Kenapa juga, harus menggunakan istilah itu, bukankah di negeri kita pun, sudah ada padaban katanya ?

Lha, kan biar kelihatn keren. Atau setidaknya, biar imajinasi pembaca, tidak tendensius ke arah ini, atau itu. Bila hal terakhir tadi terjadi, maka kisah ini tidak akan menarik lagi, dan bahkan cenderun menjadi delik aduan, yang bisa menyebabkan siapapun yang menuliskannya, akan terkena delik pidana atau perdata.

Tapi, tidak perlu  khawatir juga. Karena pengutupan Bahasa asing itu, hanya sekali ini saja, dan obrolan kiat berikutnya akan tetap menggunakan bahasa yang kita cintai ini.

Kalau dihitung dari sekarang, mungkin sekitar 11 tahunan yang lalu. Tepat  waktu kejadiannya, gue gak ingat lagi. Tebakan itu pun, mungkin, mungkin dalam arti sebuah perkiraan manusia awam saja. Kejadiannya, diduga di zaman itu, zaman kertasilitikum (eh, pembanding dengan zaman paleolitikum, atau sejenisnya).

 

-o0o

“Bos, lhu bantu gue dech di sini…?” ajak seniorku, saat gue main ke rumahnya.

Rumah dia berada sekitar 40 menit perjalanan roda empat, dengan kecematan antara 50-60 menit. Itu pun dengan catatan, tidak ada kemacetan, atau bocor ban di tengah jalan.

“aduh, gue belum bisa…” jawabku pendek.

“jangan gitu, lho kan sudah jadi Openbare Ambtenaren yang diupah besar oleh negara…?”

“iya sih, tapi, dapur gue belum bisa stabil…”

“emangnya, tunjangan dari negara di kemain ? lhu pake macam-macam di luar rumah ?” bentaknya.

“ngga lah…percayalah sama gue..”

“terus, dikemanain tuh gaji lu?”

“negara emang sedang peduli kepada pegawainya, tapi, belum merata..” komenku menimpali tanggapan dia.
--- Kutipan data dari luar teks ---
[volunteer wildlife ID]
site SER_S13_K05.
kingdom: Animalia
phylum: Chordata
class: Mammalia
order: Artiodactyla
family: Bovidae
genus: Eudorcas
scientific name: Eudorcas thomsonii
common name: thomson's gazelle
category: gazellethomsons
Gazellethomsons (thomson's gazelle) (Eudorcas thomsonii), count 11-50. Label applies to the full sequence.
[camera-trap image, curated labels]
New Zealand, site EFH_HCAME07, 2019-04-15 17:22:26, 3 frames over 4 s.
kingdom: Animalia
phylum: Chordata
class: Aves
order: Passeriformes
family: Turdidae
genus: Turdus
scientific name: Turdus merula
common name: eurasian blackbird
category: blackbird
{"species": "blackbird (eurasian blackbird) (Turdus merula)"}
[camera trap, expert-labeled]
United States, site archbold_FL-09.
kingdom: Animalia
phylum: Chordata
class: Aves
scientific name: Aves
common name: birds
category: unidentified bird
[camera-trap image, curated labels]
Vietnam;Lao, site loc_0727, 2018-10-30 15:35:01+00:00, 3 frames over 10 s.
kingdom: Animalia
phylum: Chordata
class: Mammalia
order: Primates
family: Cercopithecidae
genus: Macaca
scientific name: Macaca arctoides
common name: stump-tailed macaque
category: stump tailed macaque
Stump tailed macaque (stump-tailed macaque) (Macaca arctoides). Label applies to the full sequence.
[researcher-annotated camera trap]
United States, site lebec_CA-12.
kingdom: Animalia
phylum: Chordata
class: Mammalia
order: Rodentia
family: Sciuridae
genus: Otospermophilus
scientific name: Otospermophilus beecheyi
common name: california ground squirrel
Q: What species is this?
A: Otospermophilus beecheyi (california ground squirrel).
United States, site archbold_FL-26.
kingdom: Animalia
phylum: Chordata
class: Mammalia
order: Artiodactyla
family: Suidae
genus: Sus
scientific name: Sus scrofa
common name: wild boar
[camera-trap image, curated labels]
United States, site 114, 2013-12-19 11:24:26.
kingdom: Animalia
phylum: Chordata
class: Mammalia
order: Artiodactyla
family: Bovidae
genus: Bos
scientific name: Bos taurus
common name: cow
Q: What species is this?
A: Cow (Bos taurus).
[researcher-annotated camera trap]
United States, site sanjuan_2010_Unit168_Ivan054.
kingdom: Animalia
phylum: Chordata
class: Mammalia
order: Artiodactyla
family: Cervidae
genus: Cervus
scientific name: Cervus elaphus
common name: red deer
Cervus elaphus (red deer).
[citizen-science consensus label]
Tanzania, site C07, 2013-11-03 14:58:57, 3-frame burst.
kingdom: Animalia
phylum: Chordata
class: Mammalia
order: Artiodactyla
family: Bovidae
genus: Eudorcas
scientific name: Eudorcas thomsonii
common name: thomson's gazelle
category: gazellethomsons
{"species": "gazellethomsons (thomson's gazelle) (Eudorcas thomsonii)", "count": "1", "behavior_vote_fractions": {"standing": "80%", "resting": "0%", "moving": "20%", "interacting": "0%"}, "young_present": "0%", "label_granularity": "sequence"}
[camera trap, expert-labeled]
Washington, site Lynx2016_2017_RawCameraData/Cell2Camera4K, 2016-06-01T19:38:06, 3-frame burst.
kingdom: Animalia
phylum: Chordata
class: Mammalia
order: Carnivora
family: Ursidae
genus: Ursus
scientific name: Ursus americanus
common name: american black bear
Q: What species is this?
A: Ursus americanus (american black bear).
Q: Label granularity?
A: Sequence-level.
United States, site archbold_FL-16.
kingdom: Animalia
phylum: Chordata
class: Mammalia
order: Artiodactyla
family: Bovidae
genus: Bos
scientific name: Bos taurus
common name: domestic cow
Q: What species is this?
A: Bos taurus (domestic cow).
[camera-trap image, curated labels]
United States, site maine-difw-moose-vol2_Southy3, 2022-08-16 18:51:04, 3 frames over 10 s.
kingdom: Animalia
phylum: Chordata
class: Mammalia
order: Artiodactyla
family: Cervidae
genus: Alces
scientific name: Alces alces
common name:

Komen ini, kemudian disambung dengan tangapan gue, mengenai ketidakjelasan standar pemilihan pegawai negara yang berhak mendapat  tunjangan.

Di tempat gue kerja, ada orang yang baru nongol. Kemudian terpanggil Pendidikan dan mendapatkan tunjangan. Ada orang, anak kemarin sore pun demikian adanya. Ada pegawai, yang kerjanya tidur melulu, santai banget hidupnya, maklum sudah memiliki kekayaan yang cukup melimpah di rumahnya, eh, begitu juga, malah terpanggil Pendidikan dan kemudian mendapat tunjangan gaji berlipat.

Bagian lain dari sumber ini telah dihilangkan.